IT Ministry notifies draft rules under data protection law

Draft Digital Personal Data Protection Rules, 2025 released by Indian government to enforce data protection principles and regulations.

The Union government on Friday (January 3, 2025) evening released the draft Digital Personal Data Protection (DPDP) Rules, 2025, which will enforce provisions of the Digital Personal Data Protection Act, 2023. While the Act was passed over a year ago, the rules that will result in its enforcement have thus far been under development, and are only now being floated for public consultation. The DPDP Act provides a legal framework for “data fiduciaries” — entities that collect personal data from “data principals” or users — in order to protect that data against misuse and penalise firms who violate data protection principles.

The draft rules are open for public feedback until February 18.  “The submissions will be held in fiduciary capacity in MeitY and shall not be disclosed to any one at any stage,” the Ministry of Electronics and Information Technology said on the MyGov portal, where it is accepting submissions from stakeholders.

The draft rules specify the nature of the notice that data fiduciaries must provide users when collecting their data: what data they’re collecting, why they’re collecting it, and “a fair account of the details necessary to enable the Data Principal to give specific and informed consent for the processing of her personal data”.

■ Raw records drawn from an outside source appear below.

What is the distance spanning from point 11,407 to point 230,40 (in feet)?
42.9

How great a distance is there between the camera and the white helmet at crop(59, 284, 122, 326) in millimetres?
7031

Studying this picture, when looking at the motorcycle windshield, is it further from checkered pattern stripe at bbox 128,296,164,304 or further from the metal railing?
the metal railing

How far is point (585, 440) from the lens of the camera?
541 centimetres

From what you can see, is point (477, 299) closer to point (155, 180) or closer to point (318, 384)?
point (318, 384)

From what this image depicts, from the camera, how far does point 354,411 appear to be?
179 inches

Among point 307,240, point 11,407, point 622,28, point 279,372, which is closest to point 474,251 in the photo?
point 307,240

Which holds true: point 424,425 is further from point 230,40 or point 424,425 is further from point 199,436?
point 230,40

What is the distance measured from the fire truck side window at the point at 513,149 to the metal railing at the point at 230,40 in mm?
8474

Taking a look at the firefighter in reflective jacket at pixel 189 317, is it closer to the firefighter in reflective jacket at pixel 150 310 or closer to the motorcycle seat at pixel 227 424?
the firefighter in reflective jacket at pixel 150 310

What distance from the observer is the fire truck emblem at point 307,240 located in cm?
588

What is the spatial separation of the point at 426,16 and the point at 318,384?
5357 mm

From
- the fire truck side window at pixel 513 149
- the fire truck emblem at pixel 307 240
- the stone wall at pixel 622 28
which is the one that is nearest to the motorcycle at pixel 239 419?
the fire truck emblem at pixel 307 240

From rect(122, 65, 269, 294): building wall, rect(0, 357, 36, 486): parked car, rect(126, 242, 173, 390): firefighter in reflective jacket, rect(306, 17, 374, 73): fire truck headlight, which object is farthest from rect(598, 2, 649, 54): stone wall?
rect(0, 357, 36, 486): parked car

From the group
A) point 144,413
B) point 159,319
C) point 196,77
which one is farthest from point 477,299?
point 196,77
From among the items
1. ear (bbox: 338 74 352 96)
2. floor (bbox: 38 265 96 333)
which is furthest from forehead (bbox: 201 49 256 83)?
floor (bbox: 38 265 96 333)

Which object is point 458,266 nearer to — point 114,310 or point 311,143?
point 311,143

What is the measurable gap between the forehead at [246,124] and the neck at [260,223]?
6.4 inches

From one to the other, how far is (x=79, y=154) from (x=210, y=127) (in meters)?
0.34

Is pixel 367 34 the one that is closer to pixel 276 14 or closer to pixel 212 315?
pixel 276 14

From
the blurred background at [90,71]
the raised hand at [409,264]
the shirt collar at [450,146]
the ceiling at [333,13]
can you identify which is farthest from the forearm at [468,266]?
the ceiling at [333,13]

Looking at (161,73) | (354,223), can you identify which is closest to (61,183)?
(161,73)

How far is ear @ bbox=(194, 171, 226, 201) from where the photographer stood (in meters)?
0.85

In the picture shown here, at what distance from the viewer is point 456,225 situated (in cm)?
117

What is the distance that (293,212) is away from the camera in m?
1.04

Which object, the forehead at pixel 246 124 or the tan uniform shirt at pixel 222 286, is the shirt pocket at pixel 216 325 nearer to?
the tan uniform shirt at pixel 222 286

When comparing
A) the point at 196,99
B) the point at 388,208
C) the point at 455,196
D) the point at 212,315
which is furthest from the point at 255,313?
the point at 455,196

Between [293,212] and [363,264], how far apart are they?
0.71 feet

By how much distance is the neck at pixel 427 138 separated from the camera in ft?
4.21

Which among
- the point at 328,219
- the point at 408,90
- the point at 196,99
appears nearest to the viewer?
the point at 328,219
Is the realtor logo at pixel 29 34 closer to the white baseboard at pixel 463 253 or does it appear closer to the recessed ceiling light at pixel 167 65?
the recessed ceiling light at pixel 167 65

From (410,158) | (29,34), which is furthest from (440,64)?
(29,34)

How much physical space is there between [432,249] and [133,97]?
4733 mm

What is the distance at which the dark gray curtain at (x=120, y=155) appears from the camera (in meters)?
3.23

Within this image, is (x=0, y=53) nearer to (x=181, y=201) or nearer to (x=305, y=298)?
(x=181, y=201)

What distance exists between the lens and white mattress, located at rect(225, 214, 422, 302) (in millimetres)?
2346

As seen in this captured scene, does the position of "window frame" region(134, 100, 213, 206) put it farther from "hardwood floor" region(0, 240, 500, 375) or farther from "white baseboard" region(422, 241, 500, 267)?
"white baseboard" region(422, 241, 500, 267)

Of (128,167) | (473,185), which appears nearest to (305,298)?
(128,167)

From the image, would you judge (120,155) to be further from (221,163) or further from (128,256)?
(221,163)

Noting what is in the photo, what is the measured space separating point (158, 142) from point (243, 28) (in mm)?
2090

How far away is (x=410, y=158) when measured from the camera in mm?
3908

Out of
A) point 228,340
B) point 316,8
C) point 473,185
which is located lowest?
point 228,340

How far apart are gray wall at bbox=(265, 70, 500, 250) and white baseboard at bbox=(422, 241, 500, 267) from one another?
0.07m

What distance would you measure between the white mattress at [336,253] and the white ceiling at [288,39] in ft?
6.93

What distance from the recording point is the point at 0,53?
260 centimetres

The draft also provides for the registration of so-called consent managers, which work with data fiduciaries for collecting consent under the specified format from users. Subject to certain “standards,” the government and its “instrumentalities” can collect data for the purpose of providing subsidies and benefits, the draft rules say. Data collected for “statistical” purposes is also exempt.

A data fiduciary “shall protect personal data in its possession or under its control … by taking reasonable security safeguards to prevent personal data breach,” the rules say, by providing for technical and operational safeguards. Within 72 hours of a data breach, the Data Protection Board of India (DPBI), which is yet to be set up, should be informed, the rules say.

In certain cases where a user is not using an e-commerce provider, social media platform, or online gaming service anymore for an extended period of time, the rules say, their data must be deleted, after providing 48 hours of advance notice and time to stop deletion. The contact information of a data protection officer must be provided on the data fiduciary’s website. “Significant” data fiduciaries must periodically conduct a “Data Protection Impact Assessment and an audit to ensure effective observance of the provisions of this Act,” the rules say.

For minors, “appropriate technical and organisational measures [shall be adopted] to ensure that verifiable consent of the parent is obtained before the processing of any personal data of a child,” the rules say.